A total of 9663 panoramic radiographs were selected (4774 males and 4889 females; mean age 39 years 3 months). Panoramic images were obtained using three different panoramic machines: Promax® (Planmeca OY, Helsinki, Finland), PCH-2500® (Vatech, Hwaseong, Korea), and CS 8100 3D® (Carestream, Rochester, New York, USA). Images were extracted using the DICOM format.
The age of the acquired data ranged from 3 years 4 months to 79 years 1 month (Table 1). Because the amount of data for each age group differed and may adversely affect the results if used randomly, the amount for each age group was divided by a 6:2:2 ratio to balance the data among the training, validation, and test sets. Thus, 5861 training, 1916 validation, and 1886 test data were used.
The edge of the image was cropped to focus on the meaningful region and filled with zero padding around the image. Additionally, because the image sizes obtained from the two devices were different (2868 × 1504 pixels and 2828 × 1376 pixels), the images were resized to the same size (384 × 384 pixels) for batch learning and to improve learning speed.
To learn more effectively with the acquired data, augmentation techniques using normalization, horizontal flip with a probability of 0.5, and color jitter were applied to the training set.

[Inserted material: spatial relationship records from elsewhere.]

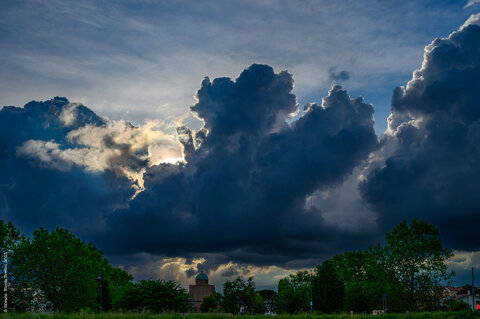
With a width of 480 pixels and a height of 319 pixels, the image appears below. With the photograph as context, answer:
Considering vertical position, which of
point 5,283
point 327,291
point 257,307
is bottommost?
point 257,307

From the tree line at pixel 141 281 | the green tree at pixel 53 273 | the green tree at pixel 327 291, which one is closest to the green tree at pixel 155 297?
the tree line at pixel 141 281

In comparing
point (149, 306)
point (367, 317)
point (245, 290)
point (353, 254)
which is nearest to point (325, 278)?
point (245, 290)

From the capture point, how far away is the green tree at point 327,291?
238 feet

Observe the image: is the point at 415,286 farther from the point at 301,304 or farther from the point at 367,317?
the point at 301,304

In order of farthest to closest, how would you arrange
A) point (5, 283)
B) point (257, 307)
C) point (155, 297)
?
point (257, 307)
point (5, 283)
point (155, 297)

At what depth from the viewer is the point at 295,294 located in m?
95.1

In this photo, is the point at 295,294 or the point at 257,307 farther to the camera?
the point at 257,307

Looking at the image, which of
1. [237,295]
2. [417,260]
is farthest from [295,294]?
[417,260]

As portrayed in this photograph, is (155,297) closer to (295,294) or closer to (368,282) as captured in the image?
(368,282)

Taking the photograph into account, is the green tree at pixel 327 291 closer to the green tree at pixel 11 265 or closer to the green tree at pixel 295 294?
A: the green tree at pixel 295 294

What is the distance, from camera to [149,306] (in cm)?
4969

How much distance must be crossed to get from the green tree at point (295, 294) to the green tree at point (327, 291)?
12.1m

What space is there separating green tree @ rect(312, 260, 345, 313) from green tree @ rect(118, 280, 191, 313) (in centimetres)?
2828

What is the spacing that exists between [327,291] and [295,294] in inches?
925
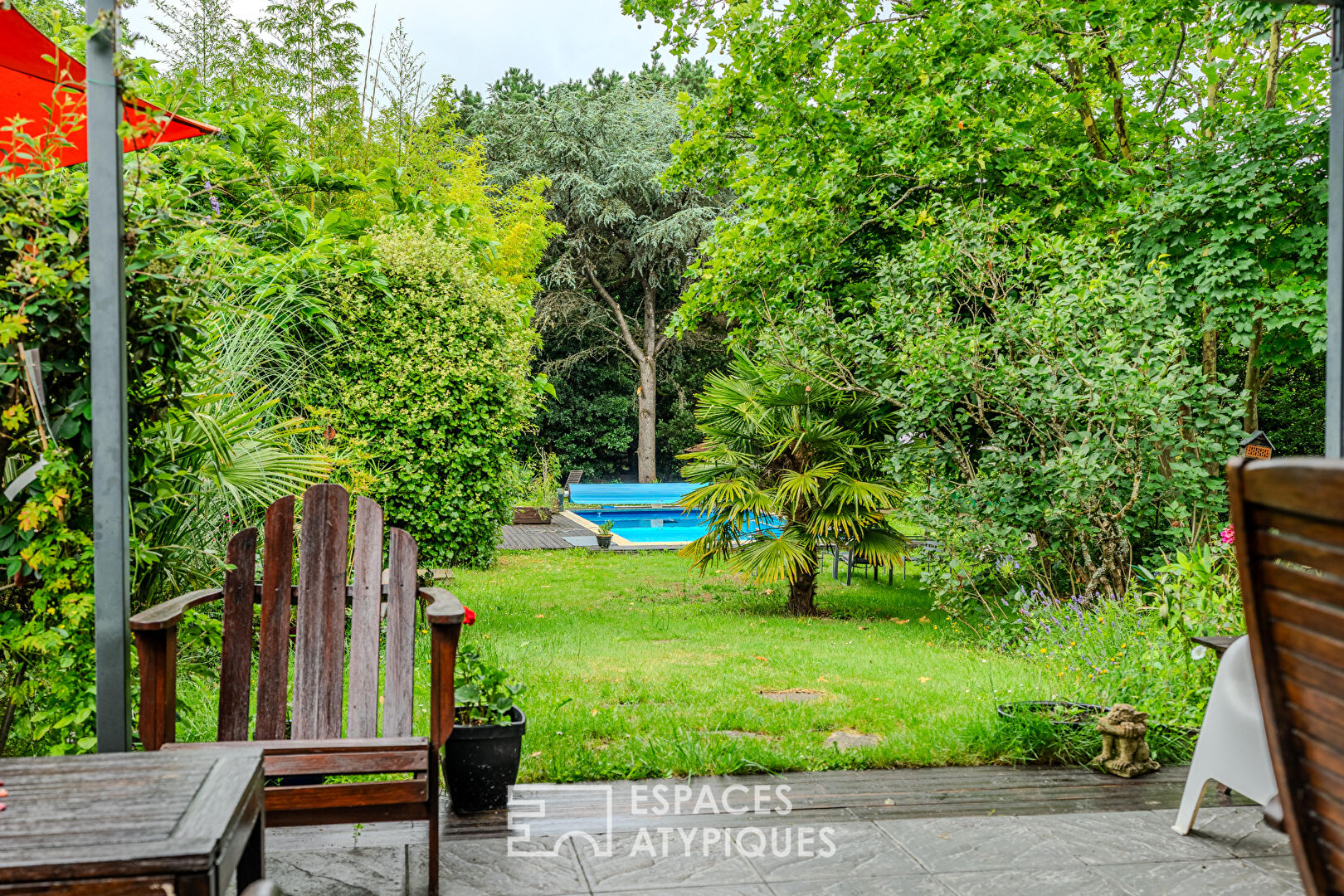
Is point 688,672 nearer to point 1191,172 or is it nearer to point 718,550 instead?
point 718,550

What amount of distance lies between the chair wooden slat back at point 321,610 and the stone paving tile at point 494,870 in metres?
0.49

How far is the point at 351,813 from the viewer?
2234 millimetres

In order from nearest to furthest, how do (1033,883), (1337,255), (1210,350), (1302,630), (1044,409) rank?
(1302,630)
(1337,255)
(1033,883)
(1044,409)
(1210,350)

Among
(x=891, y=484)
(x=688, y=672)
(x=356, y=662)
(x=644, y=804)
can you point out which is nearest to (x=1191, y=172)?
(x=891, y=484)

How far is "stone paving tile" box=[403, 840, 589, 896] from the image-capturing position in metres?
2.43

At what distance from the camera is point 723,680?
5.12 metres

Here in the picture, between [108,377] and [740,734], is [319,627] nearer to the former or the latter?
[108,377]

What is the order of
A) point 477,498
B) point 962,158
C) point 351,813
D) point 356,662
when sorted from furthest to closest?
1. point 962,158
2. point 477,498
3. point 356,662
4. point 351,813

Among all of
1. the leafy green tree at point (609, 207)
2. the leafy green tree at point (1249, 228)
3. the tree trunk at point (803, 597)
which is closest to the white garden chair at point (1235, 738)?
the tree trunk at point (803, 597)

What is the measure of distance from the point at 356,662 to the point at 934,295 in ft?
18.2

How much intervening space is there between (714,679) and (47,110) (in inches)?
153

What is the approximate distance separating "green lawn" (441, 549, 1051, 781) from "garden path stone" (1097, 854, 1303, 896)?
943 millimetres

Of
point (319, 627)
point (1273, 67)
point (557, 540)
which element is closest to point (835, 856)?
point (319, 627)

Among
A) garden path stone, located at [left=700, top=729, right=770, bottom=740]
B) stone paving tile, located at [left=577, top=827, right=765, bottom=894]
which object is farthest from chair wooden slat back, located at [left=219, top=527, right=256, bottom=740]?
garden path stone, located at [left=700, top=729, right=770, bottom=740]
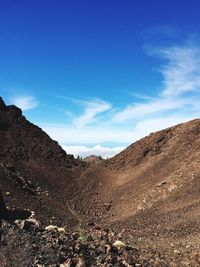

Architecture of deep-learning model
We used two types of age estimation models. The first is ResNet, a well-known CNN-based model which has been used as a feature extractor in many studies related to age prediction24,25. ResNet can build deep layers by solving the gradient vanishing problem through residual learning using skip connection26. However, because the model has a locality inductive bias, relatively less global information is learned than the local features. The other is the ViT23, which uses a transformer27 encoder and lacks inductive bias compared with CNN-based models. However, by performing pre-training on large datasets such as ImageNet21k, it overcomes structural limitations. The model has a wide range of attention distances that can learn the global information and local features. Additionally, the model also exhibited better classification performance than CNN-based models. Using the strengths of these two models, we propose an age prediction model based on ResNet50-ViT23, a hybrid method that can effectively learn the global information which better understands the overall oral structure and local features that distinguish fine differences in teeth or periodontal region.